◆ TASK BRIEF ◆
Exactly as written and without the pictures, output the entries below.

◆ SUPPLIED MATERIAL ◆
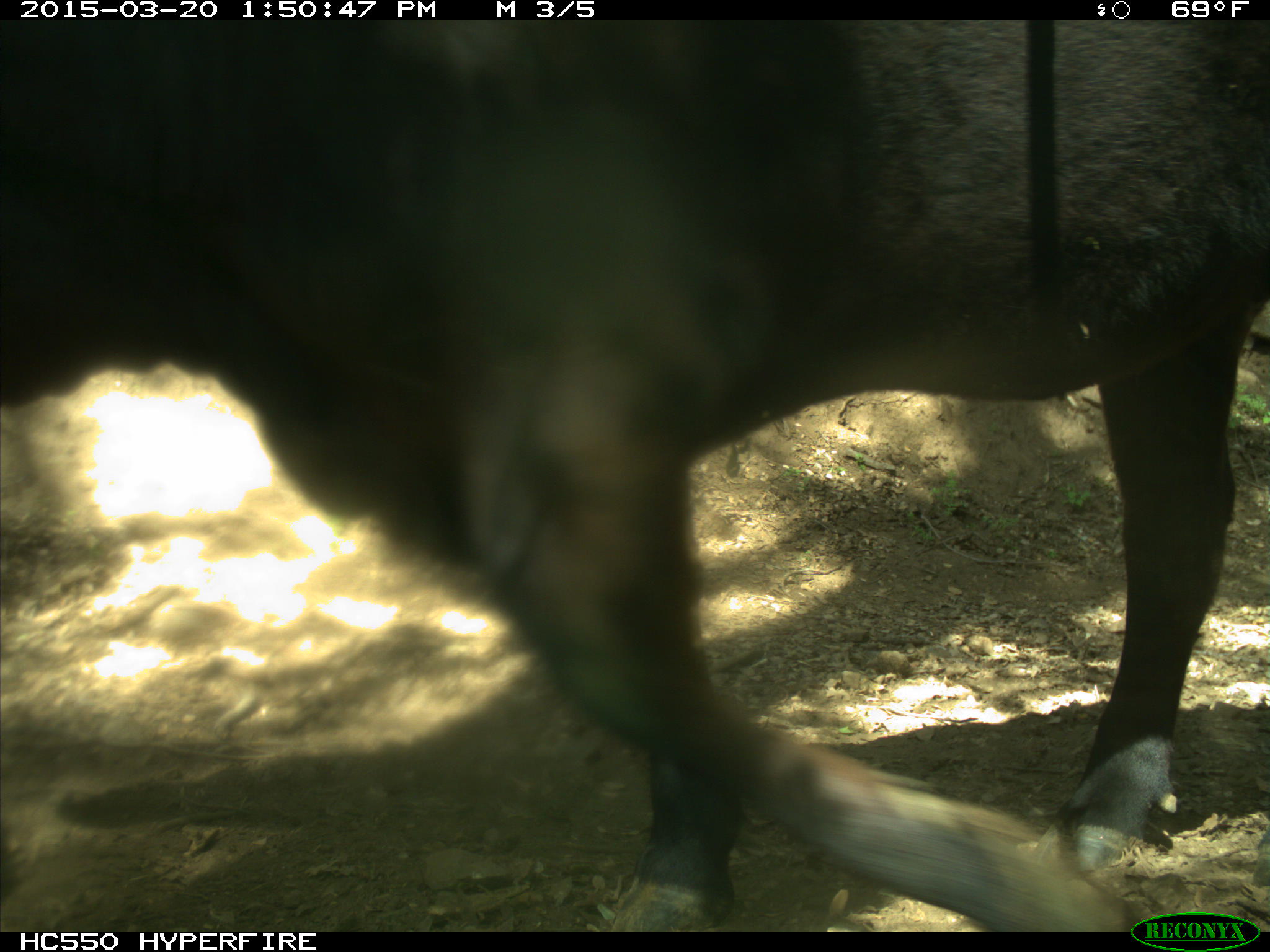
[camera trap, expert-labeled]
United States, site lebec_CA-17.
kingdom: Animalia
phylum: Chordata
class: Mammalia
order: Artiodactyla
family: Bovidae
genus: Bos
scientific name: Bos taurus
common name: domestic cow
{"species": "Bos taurus (domestic cow)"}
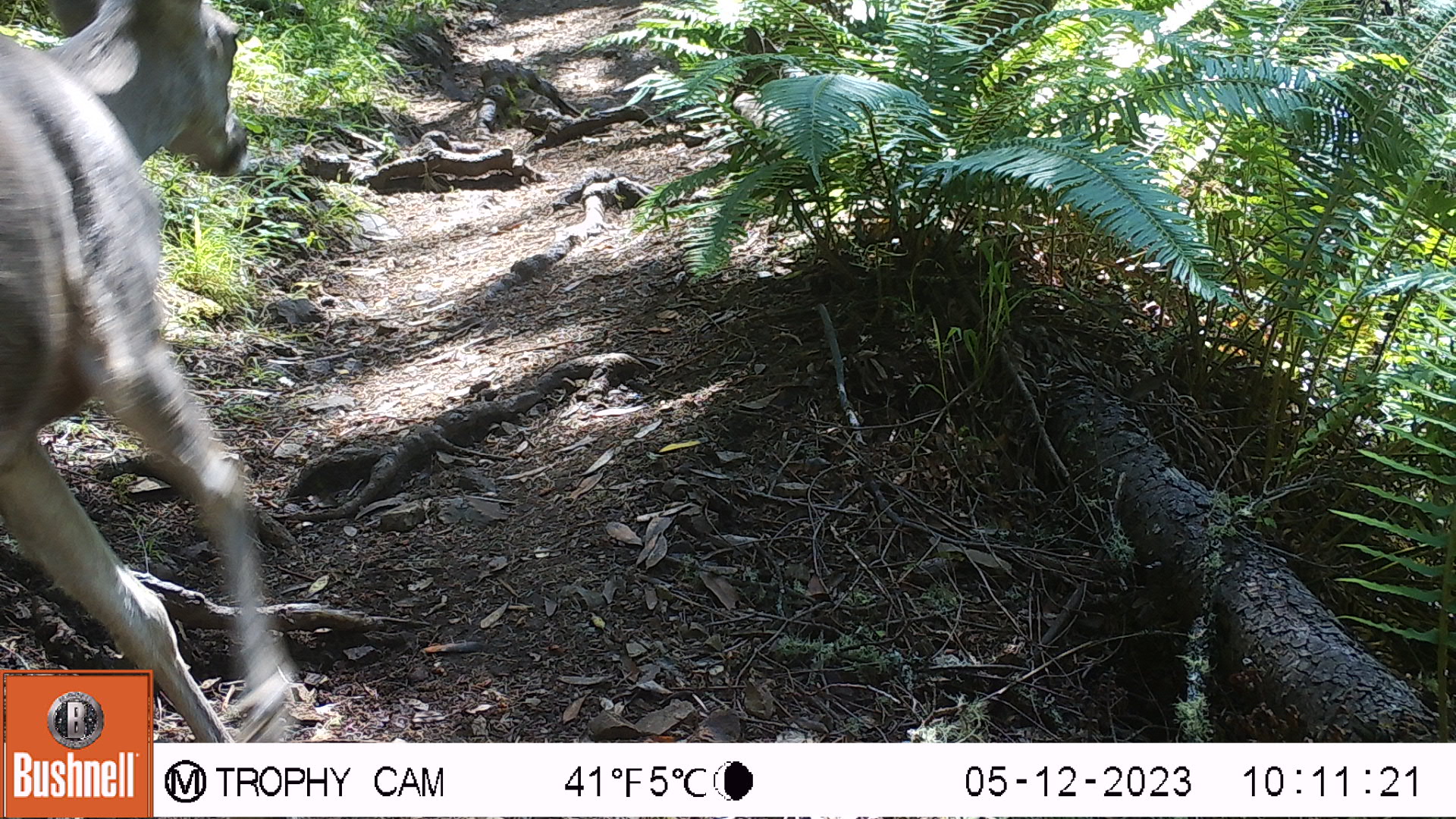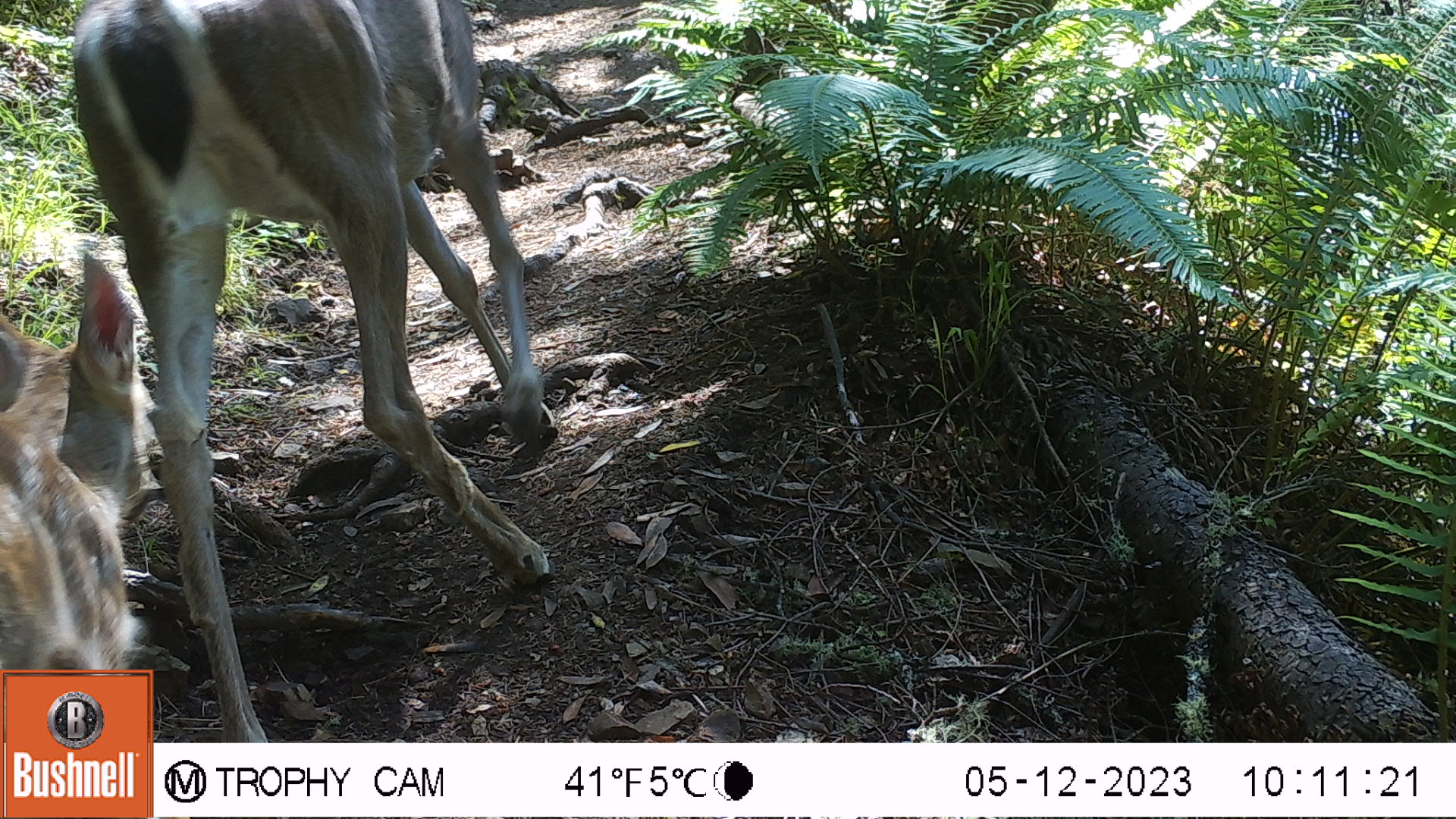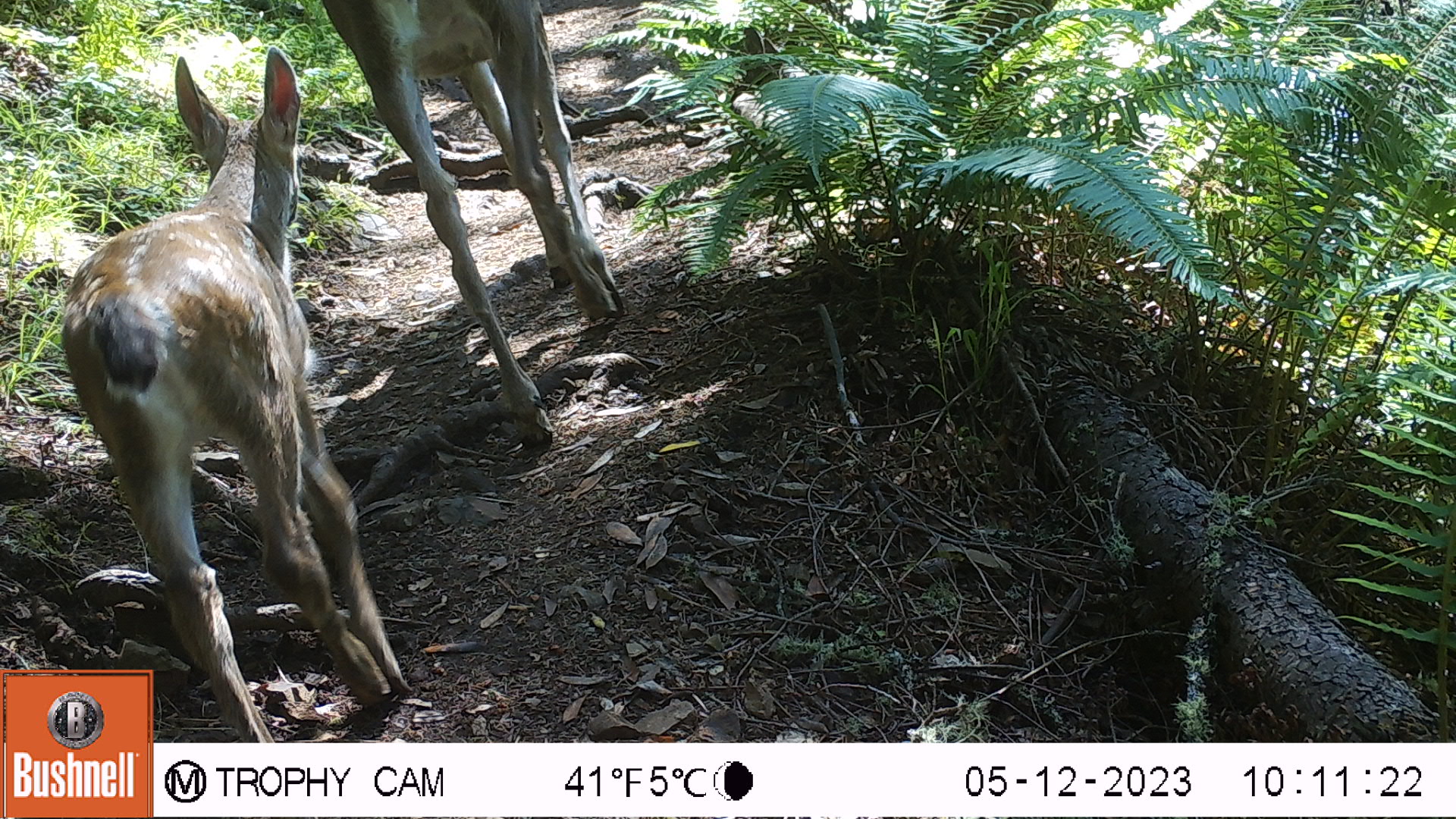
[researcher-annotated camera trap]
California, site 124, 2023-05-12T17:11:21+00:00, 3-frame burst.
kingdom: Animalia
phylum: Chordata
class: Mammalia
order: Artiodactyla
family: Cervidae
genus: Odocoileus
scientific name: Odocoileus hemionus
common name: mule deer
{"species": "mule deer (Odocoileus hemionus)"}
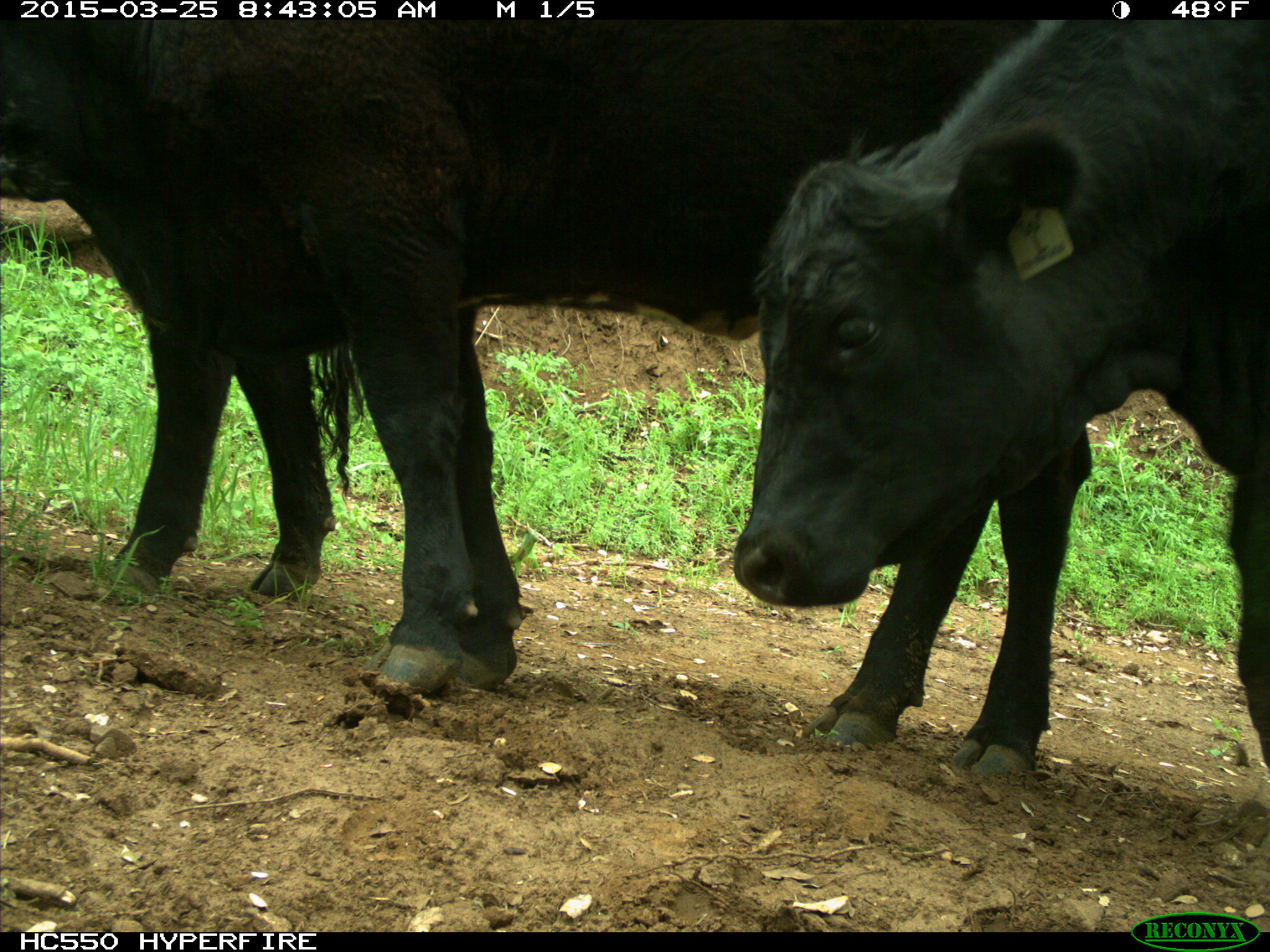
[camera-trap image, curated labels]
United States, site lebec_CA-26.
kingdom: Animalia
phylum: Chordata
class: Mammalia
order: Artiodactyla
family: Bovidae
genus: Bos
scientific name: Bos taurus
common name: domestic cow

◆ RESULT BELOW ◆
[camera trap, expert-labeled]
United States, site lebec_CA-17.
kingdom: Animalia
phylum: Chordata
class: Mammalia
order: Artiodactyla
family: Bovidae
genus: Bos
scientific name: Bos taurus
common name: domestic cow
{"species": "Bos taurus (domestic cow)"}
[researcher-annotated camera trap]
California, site 124, 2023-05-12T17:11:21+00:00, 3-frame burst.
kingdom: Animalia
phylum: Chordata
class: Mammalia
order: Artiodactyla
family: Cervidae
genus: Odocoileus
scientific name: Odocoileus hemionus
common name: mule deer
{"species": "mule deer (Odocoileus hemionus)"}
[camera-trap image, curated labels]
United States, site lebec_CA-26.
kingdom: Animalia
phylum: Chordata
class: Mammalia
order: Artiodactyla
family: Bovidae
genus: Bos
scientific name: Bos taurus
common name: domestic cow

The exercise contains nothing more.